At 10:15 am local time, the VM-12 engines roared into life and Zarya-3 left the launchpad. Despite their fears, the first stage burn went completely according to plan, with forces on the two test pilots climbing to over 6 gee at first stage burnout. The first stage was jettisoned, along with the unneeded escape tower, and the single VM-22 second stage engine ignited to complete the insertion of Zarya into its planned 220 km by 330 km orbit. Both cosmonauts reported a smooth ride and no problems as they separated from the second stage and deployed the PA module’s small solar panels.
Zarya-3 stayed in orbit for over a full day, smashing the 7 hour duration record set by Mercury-5 the previous December. In terms of man-hours on orbit, Zarya-3’s record was an even more impressive, topping 51 hours for a single mission. Although conditions were cramped for Leonov and Belyayev, the removal of ejection seats meant that they had enough space to remove the outer layers of their spacesuits, and both men were able to sleep for short periods during the mission.
The only significant problem encountered during the mission occurred during the return to Earth. Following the separation of the PA, the SA re-entry capsule experienced a sudden depressurisation. Fortunately both cosmonauts had been wearing their spacesuits for the critical return journey, and both were able to seal their faceplates before suffering any worse than a bloody nose and a minor fright. However, the air-cooled electronics in the SA module soon began to overheat in the near-vacuum of the cabin, and the cosmonauts were forced to quickly shut down all unnecessary systems in an effort to keep essential systems functioning. Fortunately the aerodynamic design of the Zarya capsule meant that the re-entry was able to continue unguided to a successful ballistic landing in Russia a few hundred kilometres from the target zone, with recovery forces arriving on the scene around two hours after touchdown. The cause of the depressurisation was later traced to a faulty valve in the SA - a case of poor quality control. This event solidified the Soviet practice of cosmonauts always wearing full spacesuits for critical mission events.

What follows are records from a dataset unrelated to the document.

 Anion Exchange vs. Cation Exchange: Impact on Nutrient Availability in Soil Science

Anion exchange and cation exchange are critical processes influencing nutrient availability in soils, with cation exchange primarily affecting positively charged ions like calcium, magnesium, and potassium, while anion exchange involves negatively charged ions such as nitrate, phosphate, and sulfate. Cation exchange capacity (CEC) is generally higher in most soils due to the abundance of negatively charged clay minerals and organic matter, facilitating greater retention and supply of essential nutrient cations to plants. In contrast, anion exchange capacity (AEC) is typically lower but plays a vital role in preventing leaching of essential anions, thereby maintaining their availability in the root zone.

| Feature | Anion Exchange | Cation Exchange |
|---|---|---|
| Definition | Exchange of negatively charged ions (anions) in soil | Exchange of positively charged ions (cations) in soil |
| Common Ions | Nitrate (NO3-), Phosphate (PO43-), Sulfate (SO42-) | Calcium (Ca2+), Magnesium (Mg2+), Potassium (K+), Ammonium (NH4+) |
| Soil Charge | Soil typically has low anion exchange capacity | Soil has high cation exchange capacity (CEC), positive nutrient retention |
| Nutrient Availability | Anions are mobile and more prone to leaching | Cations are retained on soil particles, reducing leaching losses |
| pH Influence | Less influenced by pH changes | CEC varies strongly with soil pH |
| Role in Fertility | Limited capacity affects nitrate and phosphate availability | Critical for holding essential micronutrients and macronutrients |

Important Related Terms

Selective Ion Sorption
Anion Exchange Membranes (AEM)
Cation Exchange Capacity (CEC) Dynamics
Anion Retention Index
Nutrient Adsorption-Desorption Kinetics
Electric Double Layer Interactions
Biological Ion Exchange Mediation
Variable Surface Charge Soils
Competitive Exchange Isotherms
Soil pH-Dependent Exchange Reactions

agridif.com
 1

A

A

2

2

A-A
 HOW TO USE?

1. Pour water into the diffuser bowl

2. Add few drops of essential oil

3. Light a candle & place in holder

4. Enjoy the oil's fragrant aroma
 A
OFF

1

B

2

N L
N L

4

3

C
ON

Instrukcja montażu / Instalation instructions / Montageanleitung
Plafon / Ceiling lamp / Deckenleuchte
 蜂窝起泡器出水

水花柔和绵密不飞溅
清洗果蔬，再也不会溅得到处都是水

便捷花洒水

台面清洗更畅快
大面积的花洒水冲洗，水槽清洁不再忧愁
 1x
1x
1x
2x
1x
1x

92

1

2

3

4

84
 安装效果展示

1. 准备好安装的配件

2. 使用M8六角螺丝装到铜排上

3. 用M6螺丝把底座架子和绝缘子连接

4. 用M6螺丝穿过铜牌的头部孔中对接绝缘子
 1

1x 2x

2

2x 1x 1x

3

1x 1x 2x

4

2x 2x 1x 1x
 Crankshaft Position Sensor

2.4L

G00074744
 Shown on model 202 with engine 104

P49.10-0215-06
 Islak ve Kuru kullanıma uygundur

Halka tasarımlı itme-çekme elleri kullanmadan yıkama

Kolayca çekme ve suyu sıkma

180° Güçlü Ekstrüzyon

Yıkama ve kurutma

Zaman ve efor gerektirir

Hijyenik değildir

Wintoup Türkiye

The Zarya-3 mission was a badly needed propaganda boost for the Soviet Union. Whilst the USAF could just about manage to send one man into space for a few hours, the USSR was launching multi-man, multi-day flights. For Khrushchev the mission gave him a genuine triumph to point to at a time when the Soviet economy was slowing and Soviet influence abroad was waning.
Mishin too was buoyed by the success. He was directing real missions with real achievements, whilst arch-rival Chelomei played with his toy spaceplanes. With his next flight, Mishin aimed to top Zarya-3’s achievements with something even more spectacular - something that would finally give him enough prestige to overcome Khrushchev’s patronage and supplant Chelomei as the undisputed leader of the USSR’s space programme.